Elena Kats-Chernin hat mit Schneewittchen und die sieben Zwerge und Jim Knopf und Lukas der Lokomotivführer bereits vor dem Nils zwei Opern für die Komische Oper komponiert, und wieder sind ihr einprägsame Melodien und gut singbare Songs gelungen, mitreißende Chorszenen, auch für den Kinderchor gut geeignet, und immer wieder ist man dankbar, dass sie nicht in einen austauschbaren musikalischen Brei abdriftet, wie man ihn von den schlechteren unter den Musicals zur Genüge kennt. Davon können sich Kinder und Eltern auch noch zu Hause überzeugen, denn jedem kleinen Besucher wurde ein Büchlein mit einer CD als Einlage beim Betreten des Hauses in die Hand gedrückt., und ich bin sicher, dass meine Enkelin, kaum nach Hause gekommen, sie gleich noch einmal hören möchte.
Von der Komischen Oper, die nicht wie andere Häuser Kinder abwechselnd zu Weihnachten mit Die kleine Zauberflöte und Hänsel und Gretel abspeist, ist man es auch gewöhnt, dass die Inszenierungen genauso sorgsam vorbreitet werden wie die für das erwachsene Publikum. Das ist auch für Nils Holgersson der Fall mit einem zwischen märchenhaft und realistisch schwankendem Bühnenbild von Alfred Peter, je nach Schauplatz, dem Zimmer des Nils oder der Burgruine, in der die Grauratten hausen. Besonders gefallen konnte die Schilflandschaft, und auch die Lichtregie (Johannes Scherfling) trägt viel zum Verzaubern des Publikums bei. Phantasievoll sind die Kostüme von Alfred Mayerhofer, die keinesfalls nach Naturalismus bei der Gestaltung der Tierfiguren streben, deren Charakter jedoch stets erfassen. Bei der Trollkönigin allerdings huldigt man dem in den letzten Jahren ausgeprägten Hang der Komischen Oper zu Glanz und Glitter. Es wird viel getanzt, denn Flugversuche der Reisegefährten des Nils wären wohl eher zum Scheitern verurteilt gewesen, und die Choreographie von Martina Borroni versteht es, den Tänzen der Wildgänse Schwerelosigkeit zu verleihen.

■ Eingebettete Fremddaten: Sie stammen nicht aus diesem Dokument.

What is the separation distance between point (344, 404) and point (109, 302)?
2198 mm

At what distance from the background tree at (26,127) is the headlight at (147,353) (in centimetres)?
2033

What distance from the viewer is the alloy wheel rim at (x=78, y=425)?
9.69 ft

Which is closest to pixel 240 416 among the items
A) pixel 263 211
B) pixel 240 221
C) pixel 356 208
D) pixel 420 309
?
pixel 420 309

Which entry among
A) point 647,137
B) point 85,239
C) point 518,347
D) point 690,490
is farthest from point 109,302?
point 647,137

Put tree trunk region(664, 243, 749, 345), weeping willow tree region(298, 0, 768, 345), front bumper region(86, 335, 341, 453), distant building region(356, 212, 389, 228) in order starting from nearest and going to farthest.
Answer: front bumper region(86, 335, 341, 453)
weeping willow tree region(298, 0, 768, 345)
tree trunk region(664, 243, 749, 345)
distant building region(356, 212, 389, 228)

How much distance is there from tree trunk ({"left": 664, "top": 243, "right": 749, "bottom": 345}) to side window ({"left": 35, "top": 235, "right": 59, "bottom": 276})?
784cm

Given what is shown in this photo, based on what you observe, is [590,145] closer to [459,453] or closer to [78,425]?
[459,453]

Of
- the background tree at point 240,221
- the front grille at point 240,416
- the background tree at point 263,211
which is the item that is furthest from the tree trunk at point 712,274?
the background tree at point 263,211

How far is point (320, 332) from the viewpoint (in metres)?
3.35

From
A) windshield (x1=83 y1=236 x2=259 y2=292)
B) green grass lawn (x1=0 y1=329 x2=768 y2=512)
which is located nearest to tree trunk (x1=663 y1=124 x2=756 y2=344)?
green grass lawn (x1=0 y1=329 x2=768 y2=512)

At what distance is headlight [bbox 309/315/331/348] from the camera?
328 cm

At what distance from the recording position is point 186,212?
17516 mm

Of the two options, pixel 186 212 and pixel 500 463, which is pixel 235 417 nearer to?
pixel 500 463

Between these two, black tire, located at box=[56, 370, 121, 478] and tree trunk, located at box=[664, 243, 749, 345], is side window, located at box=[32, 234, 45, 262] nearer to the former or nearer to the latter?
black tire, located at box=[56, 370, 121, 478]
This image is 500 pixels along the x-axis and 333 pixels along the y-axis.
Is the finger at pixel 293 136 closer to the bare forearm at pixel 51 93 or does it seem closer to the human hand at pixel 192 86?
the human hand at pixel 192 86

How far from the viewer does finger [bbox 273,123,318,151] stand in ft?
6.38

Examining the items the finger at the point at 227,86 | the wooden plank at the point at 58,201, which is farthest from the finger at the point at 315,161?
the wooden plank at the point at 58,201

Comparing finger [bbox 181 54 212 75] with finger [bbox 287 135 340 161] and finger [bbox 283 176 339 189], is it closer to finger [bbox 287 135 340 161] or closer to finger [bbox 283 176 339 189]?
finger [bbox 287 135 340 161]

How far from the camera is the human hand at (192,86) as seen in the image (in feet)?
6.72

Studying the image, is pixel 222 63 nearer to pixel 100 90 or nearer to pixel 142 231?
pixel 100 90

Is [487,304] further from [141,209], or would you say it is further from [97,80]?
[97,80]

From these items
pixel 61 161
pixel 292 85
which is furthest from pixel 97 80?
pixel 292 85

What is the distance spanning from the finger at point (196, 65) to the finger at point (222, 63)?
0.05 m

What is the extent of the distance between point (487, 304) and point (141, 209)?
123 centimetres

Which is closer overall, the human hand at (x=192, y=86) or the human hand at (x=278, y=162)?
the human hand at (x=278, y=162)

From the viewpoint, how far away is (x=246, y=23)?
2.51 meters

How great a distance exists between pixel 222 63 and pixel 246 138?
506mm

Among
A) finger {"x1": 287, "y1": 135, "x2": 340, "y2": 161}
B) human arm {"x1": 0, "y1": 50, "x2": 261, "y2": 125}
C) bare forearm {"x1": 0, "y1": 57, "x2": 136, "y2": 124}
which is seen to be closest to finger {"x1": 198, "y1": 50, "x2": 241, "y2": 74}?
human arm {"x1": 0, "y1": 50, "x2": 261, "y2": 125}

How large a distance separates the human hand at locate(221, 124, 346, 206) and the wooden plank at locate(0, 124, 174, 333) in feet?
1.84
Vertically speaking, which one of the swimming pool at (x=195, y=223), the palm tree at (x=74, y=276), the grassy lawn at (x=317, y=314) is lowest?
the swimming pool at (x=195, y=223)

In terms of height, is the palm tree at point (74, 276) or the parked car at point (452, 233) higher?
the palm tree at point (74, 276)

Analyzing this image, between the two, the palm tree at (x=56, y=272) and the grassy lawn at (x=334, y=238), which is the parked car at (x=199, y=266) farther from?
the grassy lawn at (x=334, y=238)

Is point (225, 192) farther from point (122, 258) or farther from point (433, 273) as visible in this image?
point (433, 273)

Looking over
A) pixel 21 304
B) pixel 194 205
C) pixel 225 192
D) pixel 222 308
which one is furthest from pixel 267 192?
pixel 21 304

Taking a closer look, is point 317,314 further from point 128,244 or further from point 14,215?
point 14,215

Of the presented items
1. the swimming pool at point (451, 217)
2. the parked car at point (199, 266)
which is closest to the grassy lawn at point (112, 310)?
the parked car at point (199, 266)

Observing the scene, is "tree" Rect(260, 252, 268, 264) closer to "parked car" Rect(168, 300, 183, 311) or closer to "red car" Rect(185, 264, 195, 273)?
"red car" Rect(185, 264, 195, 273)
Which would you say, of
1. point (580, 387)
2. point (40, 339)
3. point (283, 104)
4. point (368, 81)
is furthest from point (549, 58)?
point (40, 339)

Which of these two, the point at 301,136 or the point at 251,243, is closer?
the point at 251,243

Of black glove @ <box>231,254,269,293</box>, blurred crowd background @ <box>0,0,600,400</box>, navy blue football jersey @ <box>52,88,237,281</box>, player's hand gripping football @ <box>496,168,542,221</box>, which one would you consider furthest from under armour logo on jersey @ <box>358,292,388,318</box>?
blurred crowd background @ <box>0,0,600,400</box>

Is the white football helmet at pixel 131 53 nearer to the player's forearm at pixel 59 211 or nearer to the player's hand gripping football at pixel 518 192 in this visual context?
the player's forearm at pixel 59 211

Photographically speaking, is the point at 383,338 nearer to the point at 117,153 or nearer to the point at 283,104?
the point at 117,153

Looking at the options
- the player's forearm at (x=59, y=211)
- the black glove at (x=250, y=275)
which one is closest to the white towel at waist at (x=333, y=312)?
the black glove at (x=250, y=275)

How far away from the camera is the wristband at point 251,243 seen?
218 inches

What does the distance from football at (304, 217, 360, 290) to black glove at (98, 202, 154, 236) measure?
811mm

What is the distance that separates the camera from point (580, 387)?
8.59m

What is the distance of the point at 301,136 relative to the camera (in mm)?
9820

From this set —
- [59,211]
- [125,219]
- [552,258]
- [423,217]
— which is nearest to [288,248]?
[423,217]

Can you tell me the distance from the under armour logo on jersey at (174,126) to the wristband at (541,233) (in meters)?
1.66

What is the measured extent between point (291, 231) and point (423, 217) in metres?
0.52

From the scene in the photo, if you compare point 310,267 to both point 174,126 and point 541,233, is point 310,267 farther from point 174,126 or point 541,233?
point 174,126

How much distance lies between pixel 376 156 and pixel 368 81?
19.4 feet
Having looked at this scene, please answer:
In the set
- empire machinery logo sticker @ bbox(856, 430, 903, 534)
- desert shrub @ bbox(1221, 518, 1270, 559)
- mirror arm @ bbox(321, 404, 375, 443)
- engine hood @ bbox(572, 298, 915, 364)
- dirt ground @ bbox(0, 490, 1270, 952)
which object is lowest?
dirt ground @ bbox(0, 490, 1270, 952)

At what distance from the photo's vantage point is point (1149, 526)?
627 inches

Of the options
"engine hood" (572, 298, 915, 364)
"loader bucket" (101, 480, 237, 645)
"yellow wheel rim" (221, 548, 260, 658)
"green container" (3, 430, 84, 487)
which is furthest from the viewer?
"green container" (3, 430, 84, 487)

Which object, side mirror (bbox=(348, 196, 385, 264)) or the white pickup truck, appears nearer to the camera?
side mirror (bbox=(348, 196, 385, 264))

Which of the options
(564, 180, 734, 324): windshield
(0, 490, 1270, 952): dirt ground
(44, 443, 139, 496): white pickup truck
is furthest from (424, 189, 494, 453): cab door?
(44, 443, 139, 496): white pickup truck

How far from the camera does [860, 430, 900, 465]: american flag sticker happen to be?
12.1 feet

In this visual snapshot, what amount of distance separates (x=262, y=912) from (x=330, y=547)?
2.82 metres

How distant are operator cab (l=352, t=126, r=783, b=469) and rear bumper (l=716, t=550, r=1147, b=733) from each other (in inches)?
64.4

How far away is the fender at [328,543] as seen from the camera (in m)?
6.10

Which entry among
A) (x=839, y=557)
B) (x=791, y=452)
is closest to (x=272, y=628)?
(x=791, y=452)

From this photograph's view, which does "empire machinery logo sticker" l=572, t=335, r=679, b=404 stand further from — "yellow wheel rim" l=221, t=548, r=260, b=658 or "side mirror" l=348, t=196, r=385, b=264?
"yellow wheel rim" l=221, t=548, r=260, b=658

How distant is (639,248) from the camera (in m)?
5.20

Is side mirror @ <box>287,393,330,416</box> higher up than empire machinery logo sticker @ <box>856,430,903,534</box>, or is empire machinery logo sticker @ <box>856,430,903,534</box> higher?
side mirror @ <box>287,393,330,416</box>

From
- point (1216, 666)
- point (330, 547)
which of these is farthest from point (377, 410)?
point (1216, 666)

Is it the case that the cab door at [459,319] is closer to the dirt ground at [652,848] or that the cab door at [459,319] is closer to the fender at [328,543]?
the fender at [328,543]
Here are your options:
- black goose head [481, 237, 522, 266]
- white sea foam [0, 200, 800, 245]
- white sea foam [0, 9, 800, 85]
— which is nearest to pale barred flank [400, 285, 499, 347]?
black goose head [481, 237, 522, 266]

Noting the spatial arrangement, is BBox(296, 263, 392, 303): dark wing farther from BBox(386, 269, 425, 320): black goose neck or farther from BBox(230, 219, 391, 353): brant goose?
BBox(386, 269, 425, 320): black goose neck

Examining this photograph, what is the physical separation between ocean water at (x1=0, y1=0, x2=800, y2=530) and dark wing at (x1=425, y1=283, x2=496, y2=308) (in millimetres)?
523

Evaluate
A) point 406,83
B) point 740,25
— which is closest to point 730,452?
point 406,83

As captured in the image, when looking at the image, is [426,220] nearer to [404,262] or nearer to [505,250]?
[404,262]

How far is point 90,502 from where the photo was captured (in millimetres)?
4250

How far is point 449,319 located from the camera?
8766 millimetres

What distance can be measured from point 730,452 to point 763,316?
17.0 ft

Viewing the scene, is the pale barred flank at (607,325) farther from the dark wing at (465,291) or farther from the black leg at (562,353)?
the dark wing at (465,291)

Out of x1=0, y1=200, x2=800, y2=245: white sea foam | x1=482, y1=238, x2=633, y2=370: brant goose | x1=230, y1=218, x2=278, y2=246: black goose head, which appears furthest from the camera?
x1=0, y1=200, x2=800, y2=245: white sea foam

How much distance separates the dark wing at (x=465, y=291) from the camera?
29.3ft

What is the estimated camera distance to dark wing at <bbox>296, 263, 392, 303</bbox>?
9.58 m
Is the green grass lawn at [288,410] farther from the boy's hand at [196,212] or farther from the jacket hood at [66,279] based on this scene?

Hoch zufrieden kann man auch mit den Leistungen der Gesangssolisten sein. Der Tenor Caspar Krieger, gegenwärtig fest engagiert beim Münchner Gärtnerplatztheater, war ein glaubwürdiger Nils mit durchdringendem Tenor, wobei nicht verschwiegen werden soll, dass man mit Miniports arbeitete. Wie alle anderen Mitwirkenden verfügt er über eine beispielhafte Diktion, so dass man wirklich jedes Wort verstehen konnte, Übertitel nicht nur überflüssig waren, aber auch für einen Teil der Zuschauer noch gar nicht nutzbar gewesen wären. Sein Reisegefährte Marten, die Hausgans, war seinem Tenorkollegen Ferdinand Keller anvertraut, der sich seiner Aufgabe ebenfalls mit Bravour entledigte. Einen farbigen, mit erotischem Flair begabten Mezzosopran und viel Spielfreude setzte Sylvia Rena Ziegler für die Wildgans Akka ein, dem Fuchs Smirre verlieh Johannes Dunz viele darstellerische Facetten, keinerlei Ausfall gab es beim Rest des Ensembles, seien es die Eltern Mirka Wagner und Carsten Sabrowski, Elisabeth Wrede als Bäuerin, Alma Sadé als Daunenfein oder Philipp Meierhöfer als Ville Vätte und Olle. Es gab keinerlei Ausfall, und auch aus dem Orchester , das von Erina Yashima geleitet wurde, klang es schwungvoll-elegant und sängerfreundlich- und am Ende war der Jubel riesengroß. Schade nur, dass es wohl nach der Uraufführung nur noch Vorstellungen am Vormittag für Schulkinder gibt.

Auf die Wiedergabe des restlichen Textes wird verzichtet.